At this point, the full impact of the proposed regulations in specific situations is unclear. The facts of each family and the entity involved will be a crucial consideration. Consultation with valuation experts, as well as outside counsel, will be crucial.

Operating family businesses may be impacted

Many experts who had anticipated some action on the part of Treasury in this area prior to the issuance of these proposed regulations did not expect that operating family businesses would be impacted. However, the regulations, in their current proposed form, do not distinguish between operating family businesses and family entities holding investment assets, such as Family Limited Partnerships or Family Limited Liability Companies. For those taxpayers with illiquid family business interests that would be subject to estate tax, the impact could be substantial.

Planning considerations in the near term

Individuals considering transfers of family-controlled entities should meet with legal counsel as soon as possible to determine whether specific action should be taken. It may be important that planning strategies are completed prior to the date the regulations are issued in final form in the event that the final regulations are not significantly altered after the public comment period and hearing.
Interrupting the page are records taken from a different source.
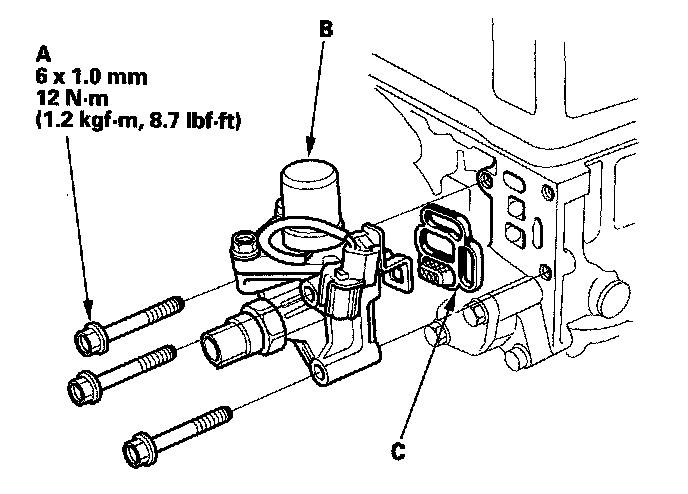 A
6 x 1.0 mm
12 N·m
(1.2 kgf·m, 8.7 lbf·ft)

B

C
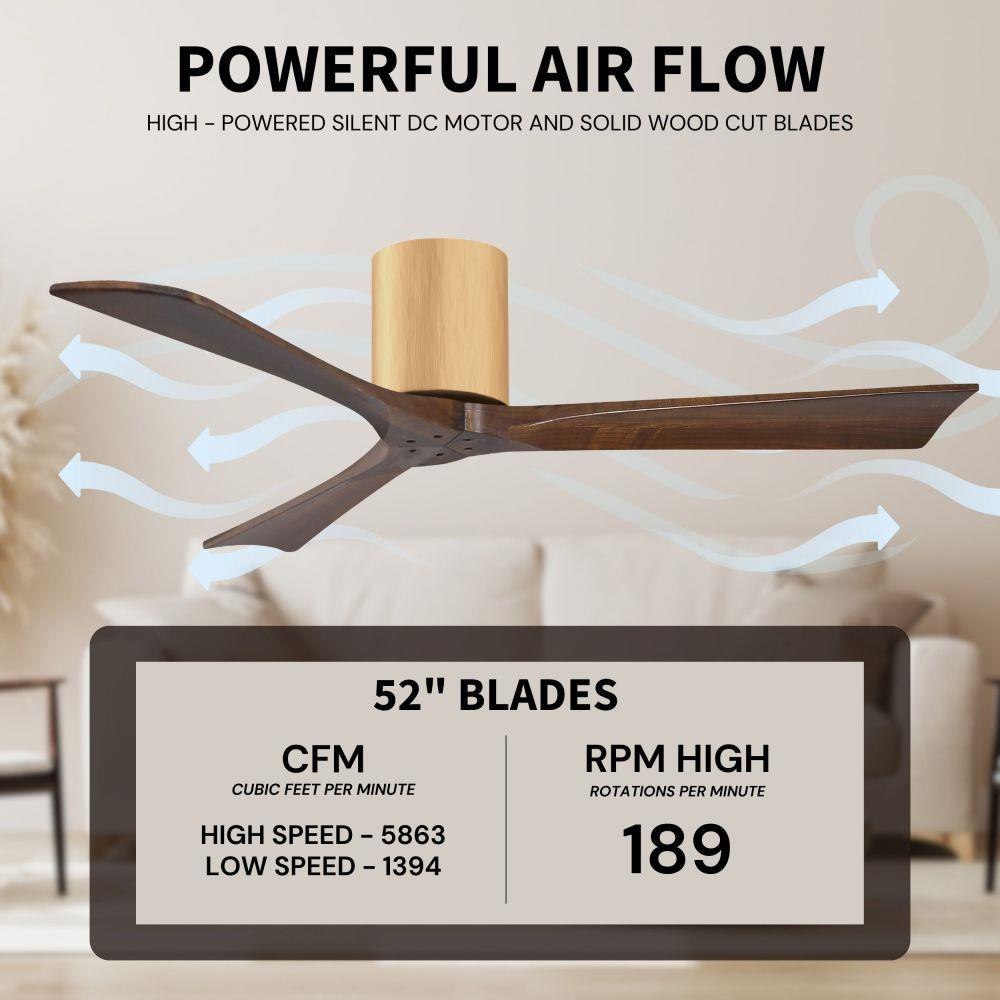 POWERFUL AIR FLOW

HIGH - POWERED SILENT DC MOTOR AND SOLID WOOD CUT BLADES

52" BLADES

CFM
CUBIC FEET PER MINUTE

HIGH SPEED - 5863
LOW SPEED - 1394

RPM HIGH
ROTATIONS PER MINUTE

189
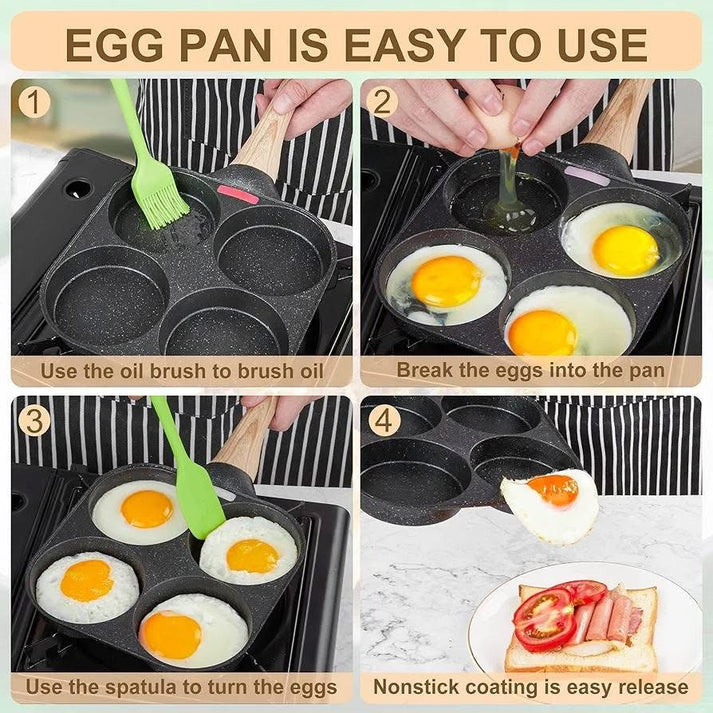 EGG PAN IS EASY TO USE

1

Use the oil brush to brush oil

2

Break the eggs into the pan

3

Use the spatula to turn the eggs

4

Nonstick coating is easy release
Final regulations could be issued as soon as December 2, 2016 or potentially several years after the hearing date. Since the timeline is unclear, individuals considering transfers of business interests to family members and charitable structures where a discounted value would be beneficial should begin discussions with counsel immediately. Note, however, that death of the donor within 3 years of the date of transfer may also result in the imposition of these new rules.